С этой мыслью Дилюк проводит ещё какое-то время, стараясь сбросить оцепенение страха. По инструкции Чжун Ли он ровно дышит и представляет, как выпутывается из паутины.
Он не сможет узнать, пока не проверит. Он никогда не остановил бы армию, которая грызла его землю, будь в его сердце хоть крупица сомнений.
Страх отнял у него слишком много лет, чтобы стоило своей рукой скармливать ему ещё хоть день.
И разве Кэйа — настоящий, как он убедился, — когда-нибудь намеренно причинял ему боль?
Клубок навязчивых мыслей, в которых вина перемешалась с отчаянием, вот-вот опутает его снова, но это — его. Не Кэйи. И за Кэйю он решать не может. Не вправе.
То письмо... Кэйе пришлось пройти много больше, чтобы его написать. И разве Дилюк сможет спокойно жить, если не сделает ответный шаг?
Он несколько раз набирает и стирает сообщение.
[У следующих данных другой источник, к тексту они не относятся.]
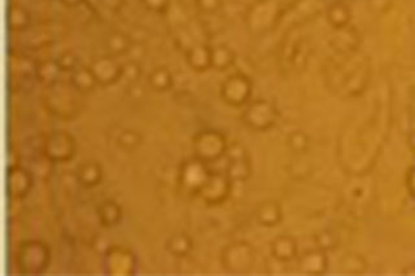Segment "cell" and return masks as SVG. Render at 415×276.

Каждый раз слова не те.
Что по-настоящему важно?..
Итэр на кухне взбалтывает коктейль. Можно и не предупреждать о побеге — кто бы оторвался от такого зрелища?
Дилюк скручивает волосы в тугой узел, перевязывает лентой и, запретив себе думать (а следовательно, снова погружаться в сомнения), надевает строгий костюм, повязывает галстук.
Ему нужно немного тишины. Только наедине с собой можно принять верное решение.
Сколько раз эта истина его подводила?
Об этом он себе думать тоже запрещает.
— С пенкой или без?
— Я люблю пузырьки! — Барбара хлопает в ладоши. — Если никто больше не будет, всю лей мне!
— Лишь бы покислее. И добавь ещё льда.
— Я думал, сумерцы любят погорячее! — дразнит Итэр. Шумит шейкер; иногда Дилюк скучает по этому звуку. По временам, когда у него были желание и силы что-то делать.
— Только не те, кто месяцами пропадает в пустыне! — Их гостья снова смеётся. Она навеселе — Дилюк всегда безошибочно отличает пьяных по голосам. — Я уничтожу весь лёд из твоих припасов!
— Подбиваешь меня перейти в Крио?
— Это угроза, маленький господин?
У Дилюка сводит скулы. В Итэре он не сомневается, но грубоватый флирт этой женщины... Итэр для такого слишком хорош, а она слишком раздражает.
Под звон льда в стаканах он обувается и выскальзывает из квартиры. Шум и веселье остаются за толстой дверью.
Дилюк же окунается в темноту, пустую и тихую, как он сам, — и здесь его место.